* [EXTRACT]:
## BEGIN
Woman, why are you crying? - John 20:15

"Woman, why are you crying?" - John 20:15

I was sitting on the steps of my almost-three-year-old’s daycare provider’s house. I thought I had planned enough time for this transition in our day. I had risen early for my once-a-month- massage appointment. I had left the house early and snuck back in, all peace and relaxation and joy oozing through my muscles, in order to collect my drowsy preschooler from her dad’s arms and drop her at the daycare before my late-morning meeting. Forty five minutes surely had to be enough time to travel less than a mile and then back — right?

The two-year-ten-month-old child, however, was not having it. This Monday she wanted nothing but mommy or daddy. The supposed ten-minute-max drop off went terribly wrong. There were tears and screams and pleas for home — for her blanket, for her father, for me! — coupled with clinging. After all negotiations and requests and attempts at soothing were offered, I headed back out the door with said child still attached to me. Plan B to return her to her resting father was in line.

I was anxious. I was now late. My clock read fifteen minutes passed my meeting time. How had all those extra minutes ticked away? Tears and tantrums (of both children and their parents) are truly the pressure cooker of a time-suck.

Can you imagine the thoughts racing through my mind? Can you hear your own in such a chaotic, late-running-Monday-morning?

I hadn’t planned well. I was clearly a bad mother. I was clearly a poor professional. I couldn’t even make a meeting on time. If I had only thought or prepared a little bit better, then I wouldn’t be in this jam.
## END
* [PROBLEM SET]:
1) From the devotional excerpt, extract the passage between "I was anxious." and "in this jam.", inclusive.
2) Answer the following questions using the devotional excerpt:
(a) What had the writer risen early for?
(b) What age does the excerpt give for the child?
(c) How much time had the writer allowed to travel to the daycare and back?
3) Carry on the devotional excerpt from the point at which it ends.
The listing that comes after this passage has no connection to it.

* [ITEMS]:
## BEGIN
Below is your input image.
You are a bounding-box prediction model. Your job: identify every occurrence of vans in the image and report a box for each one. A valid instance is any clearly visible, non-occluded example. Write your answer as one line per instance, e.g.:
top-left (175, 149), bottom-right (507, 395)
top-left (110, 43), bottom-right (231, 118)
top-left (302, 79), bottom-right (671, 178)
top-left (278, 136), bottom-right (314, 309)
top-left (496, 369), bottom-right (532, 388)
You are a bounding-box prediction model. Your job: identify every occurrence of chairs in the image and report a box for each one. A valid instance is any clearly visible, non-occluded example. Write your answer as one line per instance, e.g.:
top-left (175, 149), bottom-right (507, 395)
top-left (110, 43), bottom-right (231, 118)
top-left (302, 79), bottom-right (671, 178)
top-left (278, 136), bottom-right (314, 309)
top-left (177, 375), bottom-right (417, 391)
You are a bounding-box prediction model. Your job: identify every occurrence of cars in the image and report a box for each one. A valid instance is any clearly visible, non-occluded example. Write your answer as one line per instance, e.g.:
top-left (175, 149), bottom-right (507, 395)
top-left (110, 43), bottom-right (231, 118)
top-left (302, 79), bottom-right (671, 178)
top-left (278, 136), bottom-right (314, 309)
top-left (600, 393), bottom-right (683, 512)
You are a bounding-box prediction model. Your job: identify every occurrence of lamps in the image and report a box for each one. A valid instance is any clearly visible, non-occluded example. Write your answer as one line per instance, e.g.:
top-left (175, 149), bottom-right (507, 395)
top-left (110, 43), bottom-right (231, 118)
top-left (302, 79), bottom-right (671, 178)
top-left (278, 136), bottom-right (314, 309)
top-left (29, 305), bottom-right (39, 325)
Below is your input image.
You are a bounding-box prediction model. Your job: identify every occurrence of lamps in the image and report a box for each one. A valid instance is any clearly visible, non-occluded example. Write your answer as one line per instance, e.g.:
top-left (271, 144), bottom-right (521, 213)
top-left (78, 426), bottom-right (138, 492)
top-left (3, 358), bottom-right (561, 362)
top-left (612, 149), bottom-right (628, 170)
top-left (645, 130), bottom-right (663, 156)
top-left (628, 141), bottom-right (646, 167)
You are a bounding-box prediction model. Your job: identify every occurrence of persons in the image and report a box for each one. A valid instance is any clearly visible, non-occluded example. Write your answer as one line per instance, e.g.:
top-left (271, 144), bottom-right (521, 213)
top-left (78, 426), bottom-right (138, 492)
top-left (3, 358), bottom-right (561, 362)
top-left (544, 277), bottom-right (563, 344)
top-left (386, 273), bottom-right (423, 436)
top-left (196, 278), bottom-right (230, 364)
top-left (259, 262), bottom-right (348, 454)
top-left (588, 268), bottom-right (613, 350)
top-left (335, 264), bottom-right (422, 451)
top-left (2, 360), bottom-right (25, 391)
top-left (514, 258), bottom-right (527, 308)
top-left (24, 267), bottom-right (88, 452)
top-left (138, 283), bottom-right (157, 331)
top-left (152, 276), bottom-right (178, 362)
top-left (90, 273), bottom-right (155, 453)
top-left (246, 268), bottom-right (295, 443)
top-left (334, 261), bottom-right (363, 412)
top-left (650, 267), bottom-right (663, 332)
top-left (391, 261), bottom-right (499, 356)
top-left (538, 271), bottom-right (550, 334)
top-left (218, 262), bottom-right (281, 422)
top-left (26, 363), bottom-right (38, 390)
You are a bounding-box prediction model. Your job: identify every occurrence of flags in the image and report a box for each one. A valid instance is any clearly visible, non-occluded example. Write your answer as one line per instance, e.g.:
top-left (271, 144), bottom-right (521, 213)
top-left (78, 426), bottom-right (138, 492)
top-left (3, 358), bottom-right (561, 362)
## END
* [ANSWERS PROVIDED]:
1)
I was anxious. I was now late. My clock read fifteen minutes passed my meeting time. How had all those extra minutes ticked away? Tears and tantrums (of both children and their parents) are truly the pressure cooker of a time-suck.

Can you imagine the thoughts racing through my mind? Can you hear your own in such a chaotic, late-running-Monday-morning?

I hadn’t planned well. I was clearly a bad mother. I was clearly a poor professional. I couldn’t even make a meeting on time. If I had only thought or prepared a little bit better, then I wouldn’t be in this jam.

2)
(a) A once-a-month massage appointment.
(b) Two years and ten months.
(c) Forty-five minutes.

3)
I wanted to reach out to the person waiting for me, communicate my dilemma or tardiness, but I didn’t have her phone number. And there was the sniffling kid on my arm – and her bag over my other shoulder – that kept me feeling unable to properly, calmly reach out  and communicate my whereabouts.  At that minute, my cell phone rang. It was the woman waiting for me. Taking a deep breathe, I tried to relay that I was delayed, but would be there, if she could wait. (We had been trying to schedule this meeting for six plus weeks.) I exhaled, and she responded:

“Do not worry. I get it. Take your time. I’ll be here.” It was her compassion, her generosity, her own knowing as a mother, that inspired my tears. I sat down on the steps, next to my hand-holding daughter, and started weeping.

“Mommy, why are you crying?”

***

I told this story recently on Salesian Monday Night as part of Sr. Mary Margaret and my co-presenation on Contemplative Presence. “How do we live in the present moment? How do we encounter the resurrected Christ in our midst every day? How do we find him in ourselves?” As one of the seven essentials of Monastic life for the Visitation Sisters of North Minneapolis, contemplative presence requires a gentle and loving practice of tuning into the fullness of each moment. In sharing my own story, I offered the question, “How do we live a contemplative presence when we are anxious, haven’t seemingly planned well, or aren’t in a perfect state of peace?” — Or, as Sr. Mary Margaret re-framed it in our post-presentation reflection,  “a little pissed off?”

“Your daughter’s question,” reflected Sr. Mary Margaret, is not unlike Christ’s question to Mary Magdalene outside his tomb: “Woman, why are you crying?” (John 20:15)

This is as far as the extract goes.